Franklin County commissioners have defended membership dues paid to a regional transportation and planning organization after a resident questioned whether it was a good use of taxpayer money.

The resident, Eric Reichert, suggested that the money could be used in better ways, such as hiring a part-time health inspector or paying sheriff’s deputies.

The county commission recently approved paying $12,686 in annual dues to the East-West Gateway Council of Governments in St. Louis.

While the county could save the membership dues by not joining the East-West Gateway, it risks losing hundreds of thousands of dollars in transportation funding, First District County Commissioner Tim Brinker said.

As a federally designated urbanized area, Franklin County is a member of the East-West Gateway Metropolitan Planning Organization.

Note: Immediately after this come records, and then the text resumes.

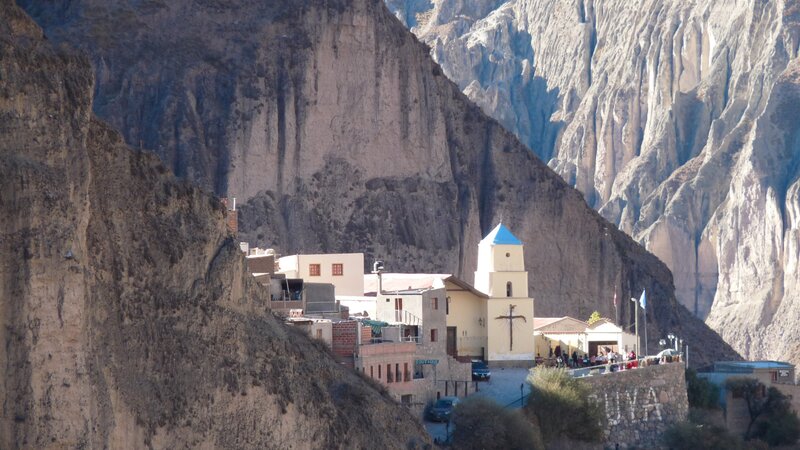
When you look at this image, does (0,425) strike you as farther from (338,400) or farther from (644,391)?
(644,391)

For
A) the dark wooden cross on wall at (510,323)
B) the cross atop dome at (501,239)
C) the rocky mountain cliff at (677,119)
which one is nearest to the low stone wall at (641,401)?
the dark wooden cross on wall at (510,323)

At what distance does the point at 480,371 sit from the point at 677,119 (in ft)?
314

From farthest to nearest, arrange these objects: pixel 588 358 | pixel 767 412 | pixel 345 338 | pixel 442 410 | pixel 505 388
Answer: pixel 767 412
pixel 588 358
pixel 505 388
pixel 442 410
pixel 345 338

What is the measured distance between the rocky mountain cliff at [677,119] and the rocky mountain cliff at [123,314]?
269 feet

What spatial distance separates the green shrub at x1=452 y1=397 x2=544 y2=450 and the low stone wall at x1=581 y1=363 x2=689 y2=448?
4875 mm

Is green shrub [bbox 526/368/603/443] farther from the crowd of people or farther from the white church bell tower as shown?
the white church bell tower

All federal transportation funds that come to the county must go through the East-West Gateway, which helps plan projects. In addition to highway projects, the East-West Gateway also helps design beautification projects, bike trails and walking paths.

Bridge Funding

Membership enables the county to leverage federal funding for critical transportation projects, Brinker added.

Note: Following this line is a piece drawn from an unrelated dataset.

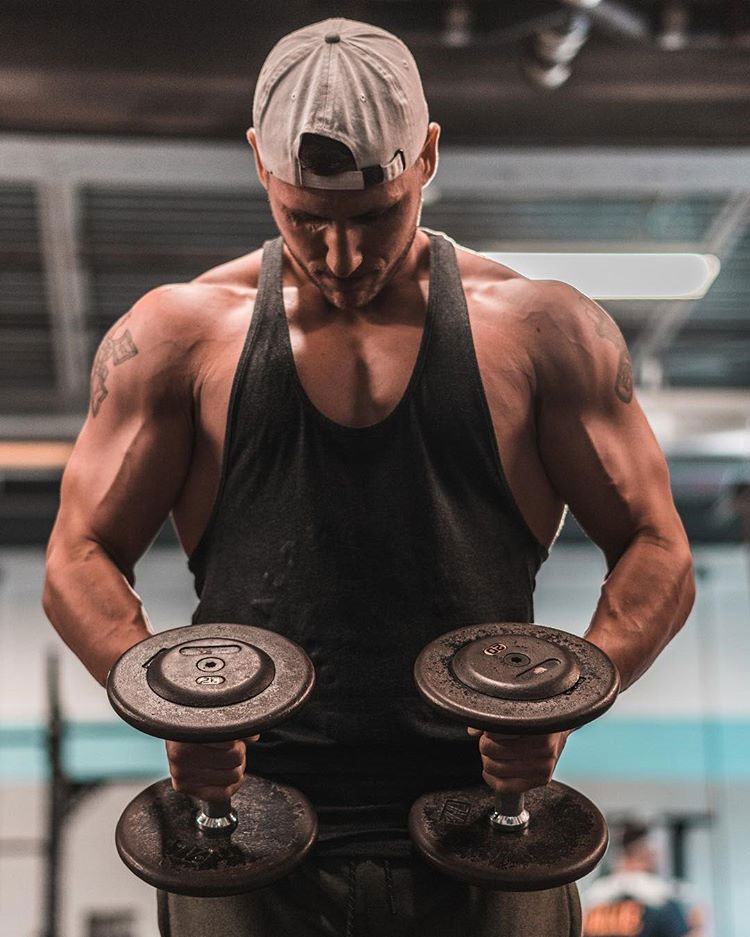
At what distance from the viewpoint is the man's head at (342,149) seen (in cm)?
160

For instance, the county was preliminarily approved this year for $160,000 in federal right-of-way acquisition funds for the Bend Road bridge replacement.

The county this year applied to East-West Gateway for $3.6 million to replace the bridge, which officials say is among the worst in the state. But the right-of-way funds were the only dollars approved.

If East-West Gateway approves the rest of the funding next year, the bridge could possibly go under construction in 2016 or 2017, Franklin County Highway Administrator Eva Gadcke said.

Even though the county has not yet secured funding to replace the bridge, funding for many other projects has been approved.

The East-West Gateway has approved about $100.5 million in projects for Franklin County in the current Surface Transportation Program, which runs from 2014-2017, according to D.J. Wilson, the agency’s spokesman. Of that total, about 80 percent is federal funds.

Risk Losing Funding?

Presiding County Commissioner John Griesheimer said he does not think the county could get highway funds without going through an agency like East-West Gateway. He explained that the funding is disbursed to the different entities that are part of the planning organization.

Second District Commissioner Mike Schatz said the county has belonged to East-West Gateway since the agency’s inception. The East-West Gateway consists of the city of St. Louis and seven surrounding counties, three of which are in Illinois.

If Franklin County did not pay its membership dues that does not mean work on projects would stop immediately, Wilson said. East-West Gateway is a long-range planning group with projects approved through 2017, he noted.

The cost of the dues is far less than what the county risks losing in federal funding from not paying the $12,686, Wilson said.

Loss of Representation

If the county did not pay its dues, it would cease to have membership on the East-West Gateway Board of Directors, according to the agency’s bylaws. This means the county would not have input on how federal dollars were spent on major transportation projects in Franklin County, Wilson said.

The board of directors votes on which projects should be funded and which ones should not be after a lengthy process involving state and local authorities, Wilson added.

Wilson said the dues paid by the county go to the East-West Gateway’s operating budget.

Brinker said the county pays the membership dues because Franklin County has a vested interest in regional transportation projects. Membership gives the county a voice when it comes to large-scale projects, he added.

The county commission scrutinizes its various memberships, Brinker said. For instance, he said the new county commission took an immediate step to save money by cutting its membership dues to the Regional Chamber and Growth Association based in St. Louis.

The previous annual dues to that organization were $25,000, but now they are only $12,500, he said. That organization is supposed to help the county get leads on new businesses, Brinker added.

The fact Griesheimer serves on the East-West Gateway Board of Directors helps Franklin County keep up to date on regional transportation issues, Brinker said.

Franklin County is a key player in the regional transportation system as it is a gateway to St. Louis with Interstate 44 running through the county, Brinker noted.